Your instructions: Every line from the beginning of the records below up to the one holding "15:40:20, 3-frame burst." should be quoted exactly; leave out the rest.

Start of Extracted material

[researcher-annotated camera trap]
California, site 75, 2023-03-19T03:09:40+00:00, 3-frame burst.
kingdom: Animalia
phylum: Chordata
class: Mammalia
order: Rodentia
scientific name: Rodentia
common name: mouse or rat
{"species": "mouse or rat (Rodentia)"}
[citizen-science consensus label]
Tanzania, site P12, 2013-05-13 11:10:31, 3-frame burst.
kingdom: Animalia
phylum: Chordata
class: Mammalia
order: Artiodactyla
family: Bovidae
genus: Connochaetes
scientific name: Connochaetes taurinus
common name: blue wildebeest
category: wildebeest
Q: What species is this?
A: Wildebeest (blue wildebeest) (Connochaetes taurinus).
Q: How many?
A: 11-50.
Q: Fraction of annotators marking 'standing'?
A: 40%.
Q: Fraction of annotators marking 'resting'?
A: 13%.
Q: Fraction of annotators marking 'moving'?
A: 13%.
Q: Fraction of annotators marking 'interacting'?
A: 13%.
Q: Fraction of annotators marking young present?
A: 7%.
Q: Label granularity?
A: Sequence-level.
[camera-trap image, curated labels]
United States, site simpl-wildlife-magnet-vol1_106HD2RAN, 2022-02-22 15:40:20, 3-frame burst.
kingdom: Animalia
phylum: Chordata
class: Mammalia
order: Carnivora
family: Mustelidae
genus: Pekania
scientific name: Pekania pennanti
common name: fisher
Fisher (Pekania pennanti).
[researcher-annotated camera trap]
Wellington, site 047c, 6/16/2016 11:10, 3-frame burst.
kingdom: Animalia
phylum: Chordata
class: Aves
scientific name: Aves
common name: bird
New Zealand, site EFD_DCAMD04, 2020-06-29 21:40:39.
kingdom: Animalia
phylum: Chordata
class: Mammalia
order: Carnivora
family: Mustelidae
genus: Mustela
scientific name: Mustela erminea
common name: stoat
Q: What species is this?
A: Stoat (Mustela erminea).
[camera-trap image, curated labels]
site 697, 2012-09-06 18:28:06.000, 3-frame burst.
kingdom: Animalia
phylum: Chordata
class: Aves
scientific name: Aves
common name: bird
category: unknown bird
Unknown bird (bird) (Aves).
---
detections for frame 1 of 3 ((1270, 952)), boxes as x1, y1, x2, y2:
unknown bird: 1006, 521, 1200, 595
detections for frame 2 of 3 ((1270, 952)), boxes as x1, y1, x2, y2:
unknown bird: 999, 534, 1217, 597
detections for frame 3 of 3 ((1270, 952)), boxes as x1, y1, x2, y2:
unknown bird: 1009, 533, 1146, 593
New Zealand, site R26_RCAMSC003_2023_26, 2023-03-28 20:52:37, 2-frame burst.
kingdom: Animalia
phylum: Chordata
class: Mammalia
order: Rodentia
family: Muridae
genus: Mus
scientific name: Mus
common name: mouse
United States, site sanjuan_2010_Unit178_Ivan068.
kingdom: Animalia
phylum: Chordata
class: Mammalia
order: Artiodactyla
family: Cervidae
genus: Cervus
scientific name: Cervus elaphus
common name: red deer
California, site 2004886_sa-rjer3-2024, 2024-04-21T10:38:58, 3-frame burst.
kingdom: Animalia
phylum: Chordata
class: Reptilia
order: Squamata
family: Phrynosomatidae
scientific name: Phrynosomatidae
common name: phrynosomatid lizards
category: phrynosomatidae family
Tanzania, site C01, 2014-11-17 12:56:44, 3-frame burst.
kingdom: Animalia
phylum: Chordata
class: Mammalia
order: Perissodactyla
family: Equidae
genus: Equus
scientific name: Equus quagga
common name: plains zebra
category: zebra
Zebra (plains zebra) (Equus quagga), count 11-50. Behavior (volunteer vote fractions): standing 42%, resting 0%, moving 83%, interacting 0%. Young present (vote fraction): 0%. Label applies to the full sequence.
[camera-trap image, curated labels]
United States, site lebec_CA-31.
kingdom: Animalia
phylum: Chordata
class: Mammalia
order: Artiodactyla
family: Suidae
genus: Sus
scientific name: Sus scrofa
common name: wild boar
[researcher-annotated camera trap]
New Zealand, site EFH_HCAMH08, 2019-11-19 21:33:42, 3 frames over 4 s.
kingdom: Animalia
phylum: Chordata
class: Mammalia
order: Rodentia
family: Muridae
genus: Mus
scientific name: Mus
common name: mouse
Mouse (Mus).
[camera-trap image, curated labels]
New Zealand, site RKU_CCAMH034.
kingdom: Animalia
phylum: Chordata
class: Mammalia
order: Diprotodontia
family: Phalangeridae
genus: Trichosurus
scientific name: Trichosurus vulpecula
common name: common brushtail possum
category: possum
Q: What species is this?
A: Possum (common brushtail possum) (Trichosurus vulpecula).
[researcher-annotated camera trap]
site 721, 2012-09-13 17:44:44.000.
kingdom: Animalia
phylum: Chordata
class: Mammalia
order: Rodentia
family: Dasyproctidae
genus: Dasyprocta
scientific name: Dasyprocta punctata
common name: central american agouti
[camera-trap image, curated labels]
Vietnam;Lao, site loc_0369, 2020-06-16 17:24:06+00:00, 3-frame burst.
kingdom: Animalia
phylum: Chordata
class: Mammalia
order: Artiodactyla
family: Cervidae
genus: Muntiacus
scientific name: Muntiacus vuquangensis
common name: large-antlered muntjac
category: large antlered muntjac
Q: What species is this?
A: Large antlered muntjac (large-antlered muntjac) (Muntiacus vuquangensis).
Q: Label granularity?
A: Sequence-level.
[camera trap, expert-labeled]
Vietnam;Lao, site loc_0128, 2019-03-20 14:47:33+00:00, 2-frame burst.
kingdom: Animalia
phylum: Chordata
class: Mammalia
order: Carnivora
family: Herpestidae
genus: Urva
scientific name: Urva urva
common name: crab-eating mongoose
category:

End of Extracted material

Result:
[researcher-annotated camera trap]
California, site 75, 2023-03-19T03:09:40+00:00, 3-frame burst.
kingdom: Animalia
phylum: Chordata
class: Mammalia
order: Rodentia
scientific name: Rodentia
common name: mouse or rat
{"species": "mouse or rat (Rodentia)"}
[citizen-science consensus label]
Tanzania, site P12, 2013-05-13 11:10:31, 3-frame burst.
kingdom: Animalia
phylum: Chordata
class: Mammalia
order: Artiodactyla
family: Bovidae
genus: Connochaetes
scientific name: Connochaetes taurinus
common name: blue wildebeest
category: wildebeest
Q: What species is this?
A: Wildebeest (blue wildebeest) (Connochaetes taurinus).
Q: How many?
A: 11-50.
Q: Fraction of annotators marking 'standing'?
A: 40%.
Q: Fraction of annotators marking 'resting'?
A: 13%.
Q: Fraction of annotators marking 'moving'?
A: 13%.
Q: Fraction of annotators marking 'interacting'?
A: 13%.
Q: Fraction of annotators marking young present?
A: 7%.
Q: Label granularity?
A: Sequence-level.
[camera-trap image, curated labels]
United States, site simpl-wildlife-magnet-vol1_106HD2RAN, 2022-02-22 15:40:20, 3-frame burst.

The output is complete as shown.